Note

Go to the end to download the full example code

Various design of experiments in OpenTURNS

The goal of this example is to present several design of experiments available in OpenTURNS.

Distribution

import openturns as ot
import openturns.viewer as otv

ot.Log.Show(ot.Log.NONE)

Monte-Carlo sampling in 2D

dim = 2
X = [ot.Uniform()] * dim
distribution = ot.ComposedDistribution(X)
bounds = distribution.getRange()

sampleSize = 10
sample = distribution.getSample(sampleSize)

fig = otv.PlotDesign(sample, bounds)
plot design of experiments

We see that there a empty zones in the input space.

Monte-Carlo sampling in 3D

dim = 3
X = [ot.Uniform()] * dim
distribution = ot.ComposedDistribution(X)
bounds = distribution.getRange()

sampleSize = 10
sample = distribution.getSample(sampleSize)

fig = otv.PlotDesign(sample, bounds)
fig.set_size_inches(10, 10)
plot design of experiments

Latin Hypercube Sampling

distribution = ot.ComposedDistribution([ot.Uniform()] * 3)
samplesize = 5
experiment = ot.LHSExperiment(distribution, samplesize, False, False)
sample = experiment.generate()

In order to see the LHS property, we need to set the bounds.

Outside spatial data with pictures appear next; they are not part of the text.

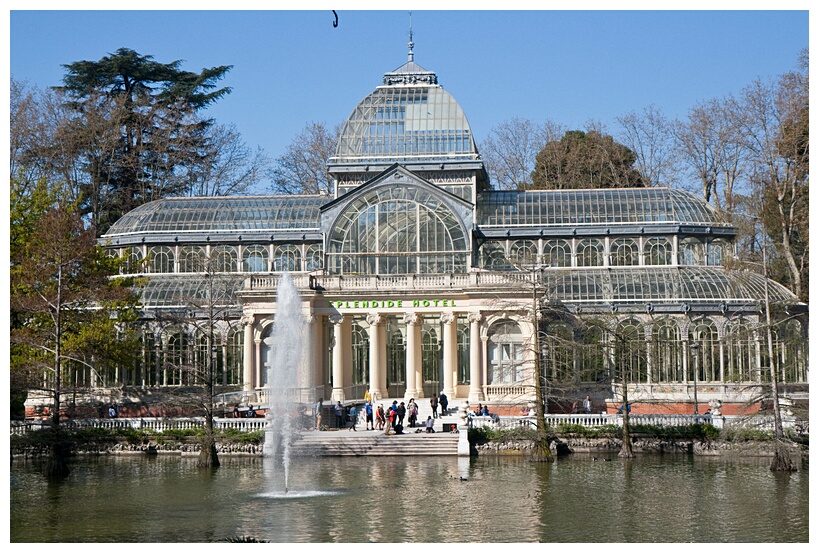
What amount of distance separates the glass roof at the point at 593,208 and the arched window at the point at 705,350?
20.8 feet

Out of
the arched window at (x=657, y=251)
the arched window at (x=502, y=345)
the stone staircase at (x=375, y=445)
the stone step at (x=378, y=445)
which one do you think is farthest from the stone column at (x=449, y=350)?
the arched window at (x=657, y=251)

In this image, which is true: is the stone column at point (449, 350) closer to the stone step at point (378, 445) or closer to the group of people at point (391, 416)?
the group of people at point (391, 416)

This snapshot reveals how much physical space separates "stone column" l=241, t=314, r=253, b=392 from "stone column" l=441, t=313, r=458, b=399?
8.90 meters

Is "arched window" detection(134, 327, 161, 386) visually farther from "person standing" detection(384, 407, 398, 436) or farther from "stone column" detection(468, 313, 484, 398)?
"stone column" detection(468, 313, 484, 398)

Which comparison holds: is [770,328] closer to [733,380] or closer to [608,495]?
[608,495]

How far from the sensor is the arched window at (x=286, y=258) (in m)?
61.2

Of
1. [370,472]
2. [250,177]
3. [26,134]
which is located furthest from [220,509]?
[250,177]

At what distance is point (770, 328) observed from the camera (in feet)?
129

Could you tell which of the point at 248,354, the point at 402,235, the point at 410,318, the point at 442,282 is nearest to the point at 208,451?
the point at 248,354

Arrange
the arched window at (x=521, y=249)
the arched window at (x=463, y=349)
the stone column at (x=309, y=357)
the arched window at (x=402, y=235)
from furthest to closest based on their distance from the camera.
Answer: the arched window at (x=521, y=249), the arched window at (x=463, y=349), the arched window at (x=402, y=235), the stone column at (x=309, y=357)

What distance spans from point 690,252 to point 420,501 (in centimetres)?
3148

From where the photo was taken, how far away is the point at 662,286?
57.3 m

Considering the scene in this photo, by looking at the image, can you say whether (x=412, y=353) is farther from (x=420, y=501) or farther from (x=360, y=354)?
(x=420, y=501)
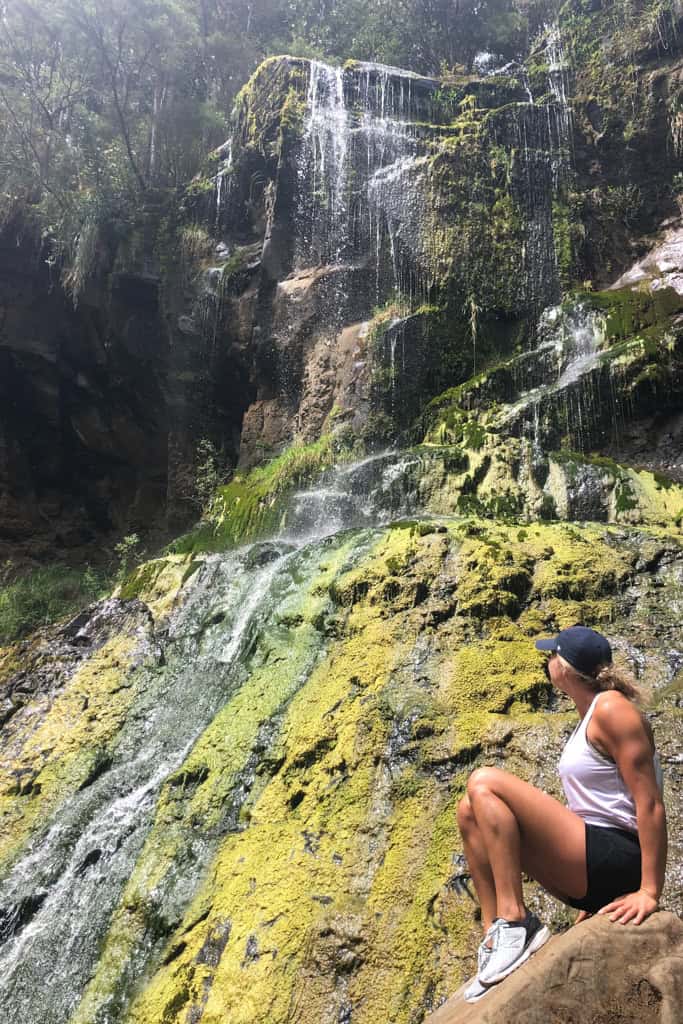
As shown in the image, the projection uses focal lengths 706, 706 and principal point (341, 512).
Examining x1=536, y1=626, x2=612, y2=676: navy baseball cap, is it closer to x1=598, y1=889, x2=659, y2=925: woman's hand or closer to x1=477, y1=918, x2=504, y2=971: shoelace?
x1=598, y1=889, x2=659, y2=925: woman's hand

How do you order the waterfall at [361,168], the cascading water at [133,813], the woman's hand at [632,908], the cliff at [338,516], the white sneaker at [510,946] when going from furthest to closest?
the waterfall at [361,168]
the cascading water at [133,813]
the cliff at [338,516]
the white sneaker at [510,946]
the woman's hand at [632,908]

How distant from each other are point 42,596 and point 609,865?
12.4 metres

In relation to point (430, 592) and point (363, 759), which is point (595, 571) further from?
point (363, 759)

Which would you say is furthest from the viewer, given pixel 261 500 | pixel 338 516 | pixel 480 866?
pixel 261 500

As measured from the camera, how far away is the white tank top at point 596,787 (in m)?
2.37

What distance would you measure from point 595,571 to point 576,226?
957 cm

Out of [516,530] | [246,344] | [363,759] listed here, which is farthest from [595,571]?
[246,344]

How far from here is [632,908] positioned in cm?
216

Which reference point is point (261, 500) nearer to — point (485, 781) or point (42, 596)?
point (42, 596)

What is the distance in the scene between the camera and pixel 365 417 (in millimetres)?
11812

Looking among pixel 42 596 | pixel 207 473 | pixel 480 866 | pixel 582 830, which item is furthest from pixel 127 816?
pixel 207 473

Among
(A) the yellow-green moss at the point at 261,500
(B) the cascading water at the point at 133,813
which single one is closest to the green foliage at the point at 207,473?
(A) the yellow-green moss at the point at 261,500

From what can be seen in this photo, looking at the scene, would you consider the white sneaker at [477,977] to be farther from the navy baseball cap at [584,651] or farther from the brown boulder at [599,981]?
the navy baseball cap at [584,651]

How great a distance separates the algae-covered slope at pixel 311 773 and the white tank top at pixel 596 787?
3.24ft
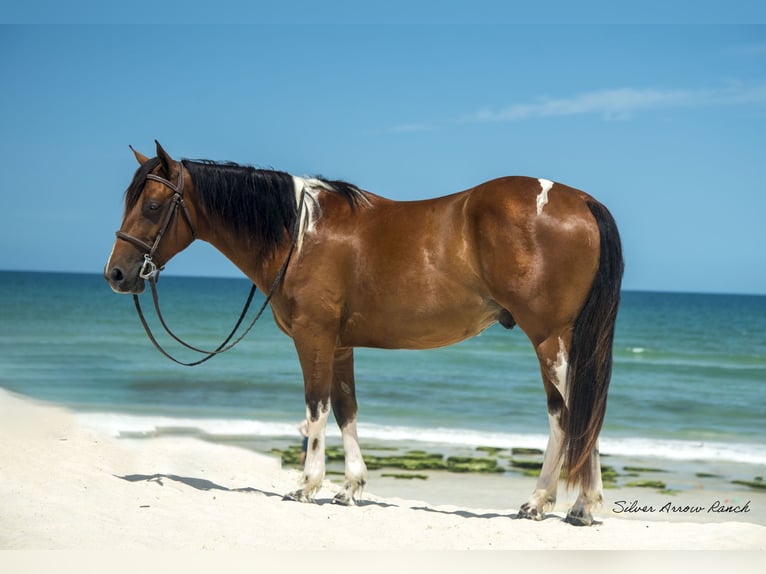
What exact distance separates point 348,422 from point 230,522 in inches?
38.8

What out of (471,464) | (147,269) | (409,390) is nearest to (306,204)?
(147,269)

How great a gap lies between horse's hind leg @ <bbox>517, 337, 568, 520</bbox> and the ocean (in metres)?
5.37

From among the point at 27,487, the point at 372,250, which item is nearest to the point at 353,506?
the point at 372,250

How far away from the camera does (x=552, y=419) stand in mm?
4680

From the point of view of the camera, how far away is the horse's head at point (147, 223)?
5035mm

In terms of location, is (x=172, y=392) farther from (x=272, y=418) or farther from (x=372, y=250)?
(x=372, y=250)

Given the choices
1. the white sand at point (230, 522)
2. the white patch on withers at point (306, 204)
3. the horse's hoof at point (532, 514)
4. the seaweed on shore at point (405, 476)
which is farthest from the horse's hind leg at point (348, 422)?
the seaweed on shore at point (405, 476)

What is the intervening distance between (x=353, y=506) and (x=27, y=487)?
1.97 m

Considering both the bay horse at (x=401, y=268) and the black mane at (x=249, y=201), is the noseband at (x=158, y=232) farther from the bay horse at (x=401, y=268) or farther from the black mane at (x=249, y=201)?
the black mane at (x=249, y=201)

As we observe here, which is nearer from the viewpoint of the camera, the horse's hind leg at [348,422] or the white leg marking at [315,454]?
the white leg marking at [315,454]

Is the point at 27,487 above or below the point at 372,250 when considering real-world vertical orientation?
below

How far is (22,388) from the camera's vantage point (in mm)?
15078

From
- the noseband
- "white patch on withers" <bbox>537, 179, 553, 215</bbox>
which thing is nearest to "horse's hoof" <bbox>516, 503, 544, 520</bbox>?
"white patch on withers" <bbox>537, 179, 553, 215</bbox>

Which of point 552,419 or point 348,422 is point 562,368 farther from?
point 348,422
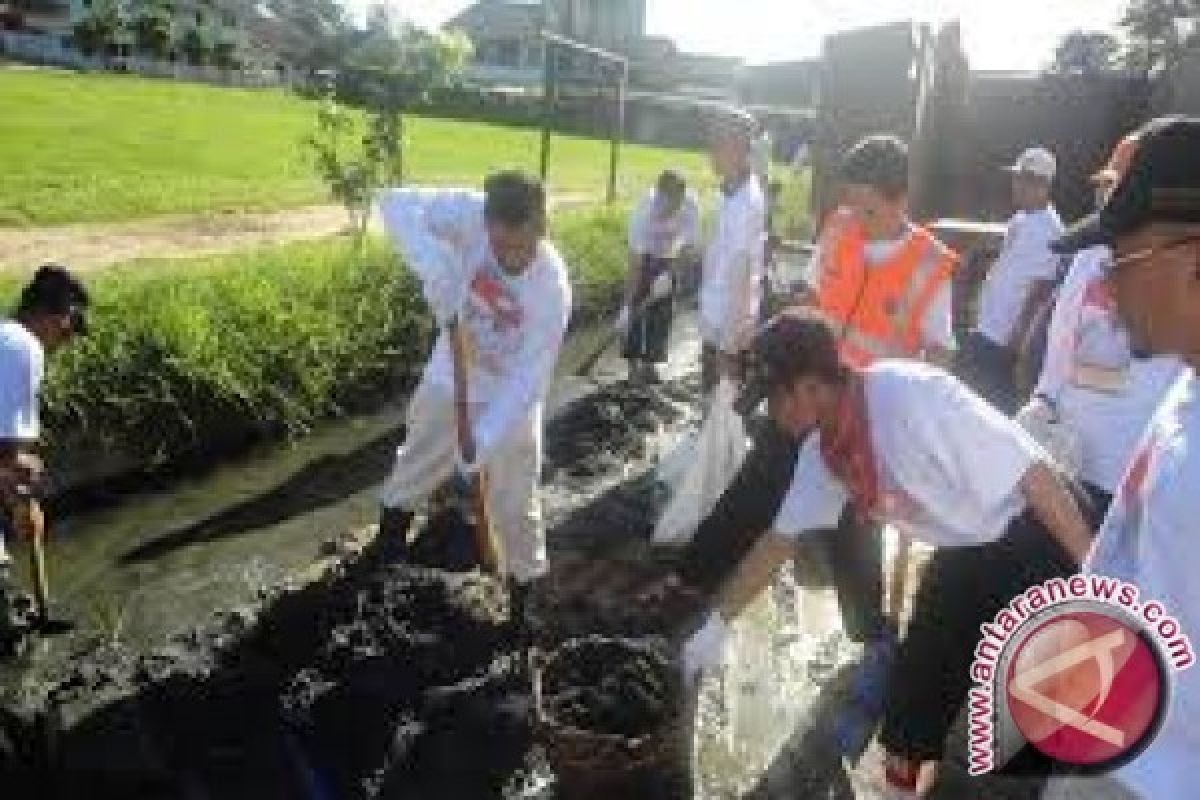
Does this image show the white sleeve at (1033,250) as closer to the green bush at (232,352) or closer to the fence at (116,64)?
the green bush at (232,352)

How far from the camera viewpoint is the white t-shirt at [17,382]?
474 centimetres

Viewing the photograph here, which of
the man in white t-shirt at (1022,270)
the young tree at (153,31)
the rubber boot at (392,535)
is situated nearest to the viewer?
the rubber boot at (392,535)

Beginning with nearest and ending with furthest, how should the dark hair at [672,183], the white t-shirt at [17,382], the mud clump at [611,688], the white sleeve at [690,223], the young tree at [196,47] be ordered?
the mud clump at [611,688], the white t-shirt at [17,382], the dark hair at [672,183], the white sleeve at [690,223], the young tree at [196,47]

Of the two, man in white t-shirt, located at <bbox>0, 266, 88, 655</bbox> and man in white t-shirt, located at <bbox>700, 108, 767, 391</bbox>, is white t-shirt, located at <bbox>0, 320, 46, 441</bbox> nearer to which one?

bounds = distribution.getRange()

fig = otv.PlotDesign(sample, bounds)
fig.set_size_inches(10, 10)
plot design of experiments

We see that each column or row exactly contains one single point. This shows that a LHS design of experiments has good 1D projection properties, and, hence, is a good candidate for a space filling design.

Optimized LHS

distribution = ot.ComposedDistribution([ot.Uniform()] * 3)
samplesize = 10

bounds = distribution.getRange()

lhs = ot.LHSExperiment(distribution, samplesize)
lhs.setAlwaysShuffle(True)  # randomized
space_filling = ot.SpaceFillingC2()
temperatureProfile = ot.GeometricProfile(10.0, 0.95, 1000)
algo = ot.SimulatedAnnealingLHS(lhs, space_filling, temperatureProfile)
# optimal design
sample = algo.generate()

fig = otv.PlotDesign(sample, bounds)
fig.set_size_inches(10, 10)
plot design of experiments

We see that this LHS is optimized in the sense that it fills the space more evenly than a non-optimized does in general.

Sobol’ low discrepancy sequence

dim = 2
distribution = ot.ComposedDistribution([ot.Uniform()] * dim)
bounds = distribution.getRange()

sequence = ot.SobolSequence(dim)

samplesize = 2**5  # Sobol' sequences are in base 2
experiment = ot.LowDiscrepancyExperiment(sequence, distribution, samplesize, False)
sample = experiment.generate()

samplesize

32

subdivisions = [2**2, 2**1]
fig = otv.PlotDesign(sample, bounds, subdivisions)
fig.set_size_inches(6, 6)
plot design of experiments

We have elementary intervals in 2 dimensions, each having a volume equal to 1/8. Since there are 32 points, the Sobol’ sequence is so that each elementary interval contains exactly 32/8 = 4 points. Notice that each elementary interval is closed on the left (or bottom) and open on the right (or top).

Halton low discrepancy sequence

dim = 2
distribution = ot.ComposedDistribution([ot.Uniform()] * dim)
bounds = distribution.getRange()

sequence = ot.HaltonSequence(dim)

Halton sequence uses prime numbers 2 and 3 in two dimensions.

samplesize = 2**2 * 3**2
experiment = ot.LowDiscrepancyExperiment(sequence, distribution, samplesize, False)
sample = experiment.generate()

samplesize

36

subdivisions = [2**2, 3]
fig = otv.PlotDesign(sample, bounds, subdivisions)
fig.set_size_inches(6, 6)
plot design of experiments

We have elementary intervals in 2 dimensions, each having a volume equal to 1/12. Since there are 36 points, the Halton sequence is so that each elementary interval contains exactly 36/12 = 3 points. Notice that each elementary interval is closed on the left (or bottom) and open on the right (or top).